Kisah-kisah ini bukan sekadar dongeng pengantar tidur, melainkan sebuah narasi budaya yang begitu kaya hingga diakui oleh UNESCO sebagai bagian penting dari Warisan Budaya Tak Benda (Intangible Cultural Heritage).
Lantas, apa yang membuat kisah transformasi manusia menjadi harimau ini memiliki akar yang begitu kuat dan mendalam di seluruh Asia?
Jantung Tradisi: Jejak Kekuatan dan Perlindungan
Cerita Manusia Harimau, terutama di wilayah Asia Tenggara seperti Indonesia (khususnya Sumatera dan Kalimantan), Malaysia, hingga ke Asia Selatan seperti India dan Nepal, memiliki benang merah yang sama. Narasi utamanya seringkali berkaitan dengan:
1. Transformasi Spiritual dan Keturunan
Di banyak tradisi lisan, menjadi manusia harimau bukanlah kutukan, melainkan sebuah anugerah atau warisan spiritual yang diturunkan. Mereka bukan lycanthropes yang dikutuk (seperti serigala jadi-jadian Barat), melainkan individu yang secara sadar atau melalui garis keturunan, memiliki ikatan mistis dengan Harimau.

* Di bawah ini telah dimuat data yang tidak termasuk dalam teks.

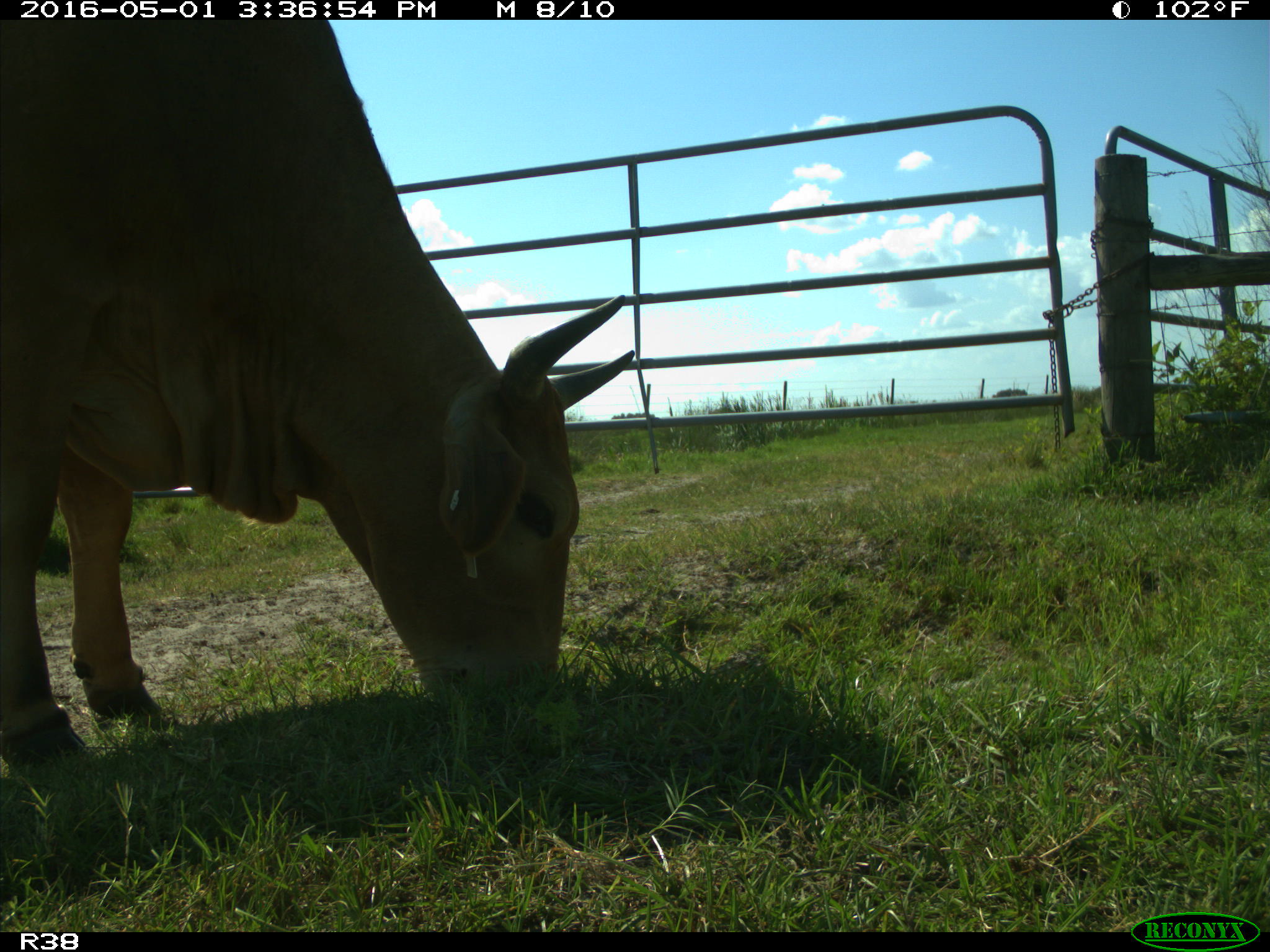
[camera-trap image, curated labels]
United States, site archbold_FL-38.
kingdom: Animalia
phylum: Chordata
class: Mammalia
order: Artiodactyla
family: Bovidae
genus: Bos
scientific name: Bos taurus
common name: domestic cow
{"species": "Bos taurus (domestic cow)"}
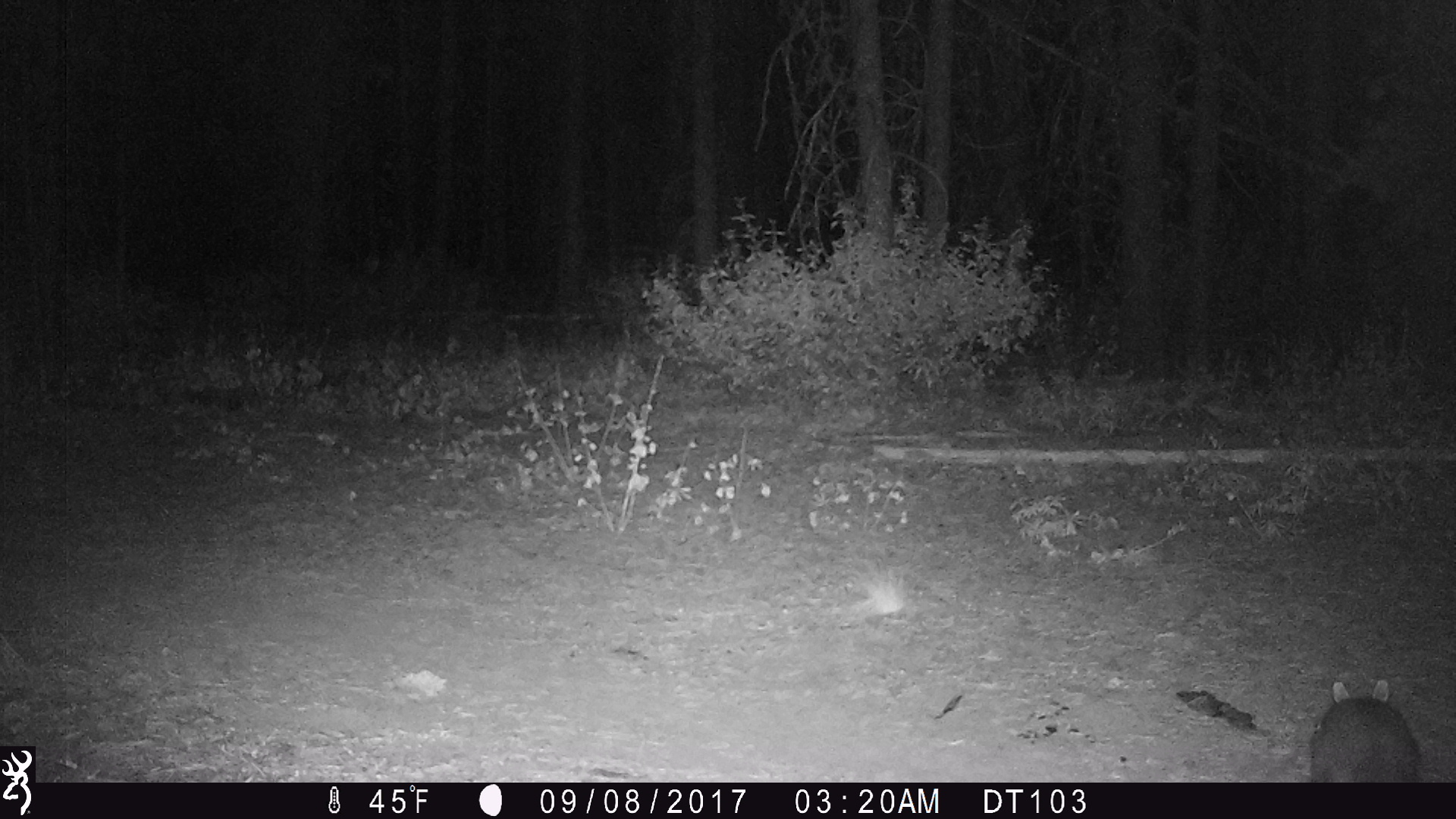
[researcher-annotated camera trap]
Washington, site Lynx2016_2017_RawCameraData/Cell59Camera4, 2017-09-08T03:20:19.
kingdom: Animalia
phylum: Chordata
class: Mammalia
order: Lagomorpha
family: Leporidae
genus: Lepus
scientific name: Lepus americanus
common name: snowshoe hare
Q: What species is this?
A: Lepus americanus (snowshoe hare).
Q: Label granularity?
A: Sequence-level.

Contoh di Indonesia: Di Bengkulu atau Kerinci (Sumatera), Manusia Harimau sering digambarkan sebagai penjaga kampung atau leluhur yang bertransformasi. Mereka bertindak sebagai pelindung alam dan batas antara dunia manusia dan hutan. Ini menjelaskan mengapa membunuh harimau di beberapa daerah dianggap tabu, sama dengan membunuh leluhur sendiri.